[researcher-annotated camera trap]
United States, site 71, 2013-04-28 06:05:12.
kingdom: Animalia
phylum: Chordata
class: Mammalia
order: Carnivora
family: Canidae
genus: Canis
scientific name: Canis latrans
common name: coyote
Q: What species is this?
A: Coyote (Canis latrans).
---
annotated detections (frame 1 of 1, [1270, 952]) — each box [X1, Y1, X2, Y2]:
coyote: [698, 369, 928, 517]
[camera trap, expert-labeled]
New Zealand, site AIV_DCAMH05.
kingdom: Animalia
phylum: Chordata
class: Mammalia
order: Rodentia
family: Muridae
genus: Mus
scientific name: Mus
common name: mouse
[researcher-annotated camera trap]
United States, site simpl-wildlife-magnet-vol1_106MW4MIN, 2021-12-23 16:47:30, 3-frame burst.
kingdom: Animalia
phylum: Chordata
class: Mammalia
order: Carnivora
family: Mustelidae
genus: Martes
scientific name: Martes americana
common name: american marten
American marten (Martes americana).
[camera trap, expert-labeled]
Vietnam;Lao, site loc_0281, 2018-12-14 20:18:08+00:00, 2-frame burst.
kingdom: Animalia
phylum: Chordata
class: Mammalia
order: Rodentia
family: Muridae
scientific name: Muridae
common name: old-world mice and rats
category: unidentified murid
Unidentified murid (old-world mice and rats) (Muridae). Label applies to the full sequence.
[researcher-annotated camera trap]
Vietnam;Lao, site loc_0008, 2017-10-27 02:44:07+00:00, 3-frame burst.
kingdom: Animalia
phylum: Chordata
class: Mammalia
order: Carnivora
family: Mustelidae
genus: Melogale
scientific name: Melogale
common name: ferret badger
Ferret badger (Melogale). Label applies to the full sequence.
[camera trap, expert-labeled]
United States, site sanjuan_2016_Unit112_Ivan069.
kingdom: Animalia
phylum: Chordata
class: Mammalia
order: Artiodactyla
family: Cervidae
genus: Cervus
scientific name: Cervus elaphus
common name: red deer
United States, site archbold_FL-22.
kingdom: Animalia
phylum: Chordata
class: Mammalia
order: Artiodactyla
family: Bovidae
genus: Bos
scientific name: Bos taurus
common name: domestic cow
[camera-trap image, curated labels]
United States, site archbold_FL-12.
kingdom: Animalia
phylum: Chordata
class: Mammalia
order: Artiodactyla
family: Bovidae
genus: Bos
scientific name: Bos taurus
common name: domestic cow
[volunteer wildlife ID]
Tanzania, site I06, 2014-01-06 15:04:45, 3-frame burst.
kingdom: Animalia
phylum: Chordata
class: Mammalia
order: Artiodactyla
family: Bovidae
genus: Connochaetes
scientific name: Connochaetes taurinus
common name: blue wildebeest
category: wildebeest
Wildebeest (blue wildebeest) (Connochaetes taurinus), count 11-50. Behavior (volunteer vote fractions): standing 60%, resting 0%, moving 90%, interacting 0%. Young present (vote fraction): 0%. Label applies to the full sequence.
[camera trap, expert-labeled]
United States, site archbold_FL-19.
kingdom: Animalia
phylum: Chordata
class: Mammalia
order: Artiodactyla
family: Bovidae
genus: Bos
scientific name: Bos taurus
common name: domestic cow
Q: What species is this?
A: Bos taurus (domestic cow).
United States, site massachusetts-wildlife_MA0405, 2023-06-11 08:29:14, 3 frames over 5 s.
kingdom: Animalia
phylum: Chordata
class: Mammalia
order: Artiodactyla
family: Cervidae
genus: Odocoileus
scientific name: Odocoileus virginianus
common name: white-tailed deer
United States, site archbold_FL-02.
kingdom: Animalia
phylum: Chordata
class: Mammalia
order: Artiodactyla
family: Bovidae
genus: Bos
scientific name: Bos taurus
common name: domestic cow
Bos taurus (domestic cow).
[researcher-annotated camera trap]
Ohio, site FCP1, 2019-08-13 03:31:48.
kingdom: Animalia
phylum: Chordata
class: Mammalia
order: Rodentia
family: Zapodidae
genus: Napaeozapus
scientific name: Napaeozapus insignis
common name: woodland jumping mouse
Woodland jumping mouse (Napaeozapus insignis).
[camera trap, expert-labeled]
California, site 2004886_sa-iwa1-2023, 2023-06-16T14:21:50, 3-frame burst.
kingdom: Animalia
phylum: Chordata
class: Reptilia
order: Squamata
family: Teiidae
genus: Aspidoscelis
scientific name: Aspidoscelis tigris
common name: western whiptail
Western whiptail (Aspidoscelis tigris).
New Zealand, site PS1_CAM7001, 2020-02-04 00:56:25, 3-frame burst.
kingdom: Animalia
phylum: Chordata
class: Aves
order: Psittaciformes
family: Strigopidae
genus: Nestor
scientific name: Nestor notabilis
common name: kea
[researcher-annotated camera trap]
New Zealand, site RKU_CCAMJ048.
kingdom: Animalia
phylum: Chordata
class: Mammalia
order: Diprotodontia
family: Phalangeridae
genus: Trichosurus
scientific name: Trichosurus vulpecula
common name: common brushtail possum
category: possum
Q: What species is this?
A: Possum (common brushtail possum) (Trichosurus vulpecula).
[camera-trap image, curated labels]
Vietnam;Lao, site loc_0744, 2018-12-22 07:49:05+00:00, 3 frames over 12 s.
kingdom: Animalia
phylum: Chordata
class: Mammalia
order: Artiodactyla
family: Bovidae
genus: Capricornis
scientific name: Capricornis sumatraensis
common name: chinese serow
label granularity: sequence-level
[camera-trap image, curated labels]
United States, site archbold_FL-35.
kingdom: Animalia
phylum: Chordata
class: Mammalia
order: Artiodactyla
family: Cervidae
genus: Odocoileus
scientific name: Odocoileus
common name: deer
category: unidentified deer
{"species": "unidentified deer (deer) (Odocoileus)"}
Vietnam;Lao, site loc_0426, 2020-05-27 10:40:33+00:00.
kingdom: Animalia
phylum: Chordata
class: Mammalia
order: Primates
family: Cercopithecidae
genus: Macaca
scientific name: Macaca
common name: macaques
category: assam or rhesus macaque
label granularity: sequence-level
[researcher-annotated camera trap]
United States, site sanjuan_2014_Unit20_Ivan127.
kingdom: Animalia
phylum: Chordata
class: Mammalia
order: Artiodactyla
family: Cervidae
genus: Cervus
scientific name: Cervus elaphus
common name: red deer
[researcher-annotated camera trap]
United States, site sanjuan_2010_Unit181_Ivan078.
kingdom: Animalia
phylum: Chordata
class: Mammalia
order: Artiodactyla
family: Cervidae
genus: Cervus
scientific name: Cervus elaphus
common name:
···
Whenever a line above includes the string "Odocoileus", copy it.

Your response —
genus: Odocoileus
scientific name: Odocoileus virginianus
genus: Odocoileus
scientific name: Odocoileus
{"species": "unidentified deer (deer) (Odocoileus)"}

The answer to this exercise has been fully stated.